Food Fanatics Answers Your Restaurant Questions

Seasoned advice on the front and back of the house

Q. What can I do about rising costs of seafood and the higher prices for organic foods?
A. Farm to table is not a fad but a standard in the industry. You can come out ahead by structuring a seasonal menu when locally grown food offers the best prices. The same goes for seafood. Certain types of seafood are priced better at various times of the year. You can also lower costs by purchasing less popular fish.

Q. I will be opening another location of my restaurant and want to avoid the headaches I had with some of the equipment with my original place. When the equipment started acting up, it was tough getting help or anyone to own up. Any suggestions?
A. This is when customer service becomes an important determining factor. Prior to purchasing or leasing, check for extended warranties as well as the manufacturer’s record for customer service. See if the equipment or supply company offers help from its own in-house specialists, which can be an invaluable tool to help facilitate repairs. It’s always worth checking online to see if common problems have been discussed in group chats. They could come in handy later.


Q. I’m a big believer in staff training but I can see the staff is looking bored. What are some ways to get them interested?
A. Nothing gets staff more excited than freebies and choice shifts. Assign each worker a topic that he or she thinks everyone could improve upon and comes up with ideas. If staff looks at you blankly, throw ideas on paper, toss them into a bowl and let them choose. The worker who leads the training gets rewarded with a choice shift or a comp meal to enjoy on a day off.

Q. I may be a latecomer to sous vide but that doesn’t mean the local health department is more cooperative. Our local officials don’t think the cooking method is safe. Do I have any recourse?
A. The great thing about jumping on the bandwagon later is the trail has already been blazed. You need a thorough and detailed plan that documents every stage of prep, from receiving to plating.
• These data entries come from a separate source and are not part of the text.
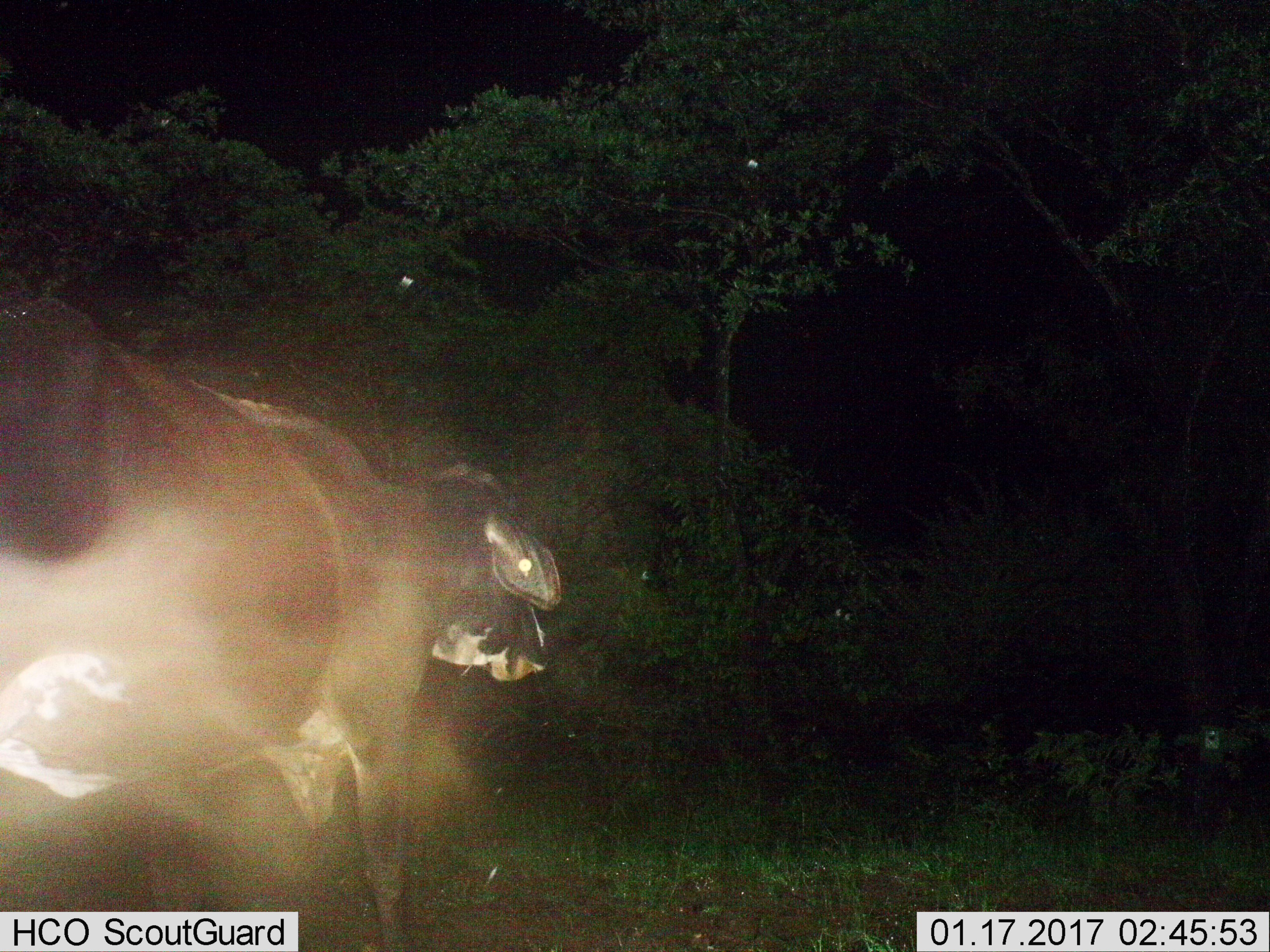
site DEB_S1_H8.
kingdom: Animalia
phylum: Chordata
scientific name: Vertebrata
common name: domestic animal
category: domesticanimal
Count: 1.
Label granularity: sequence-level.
You can find HACCP (Hazard Analysis and Critical Control Points) guidelines and software online to help you.

Q. Business is slow during the really hot months in the South. What can we do to drum up sales?
A. Give locals a discount for coming in and call the promotion something fun, such as “Loco for Locals” (if tourists comment on this, offer them the discount as well as long as they pledge to become a local. The point is to make it fun.). Offer special pricing for bestsellers with the biggest profit margins and make sure to take a hard look at labor to ensure that all the profitability numbers align.

Q. To increase sales, we’re doing more private dining and off-premise catering. But we want to control labor costs. Any ideas?
A. Think about what you are known for and what you do well and decide which ingredients or products you can purchase already prepped to save time and labor. Crunch the numbers and see what works best for your operations.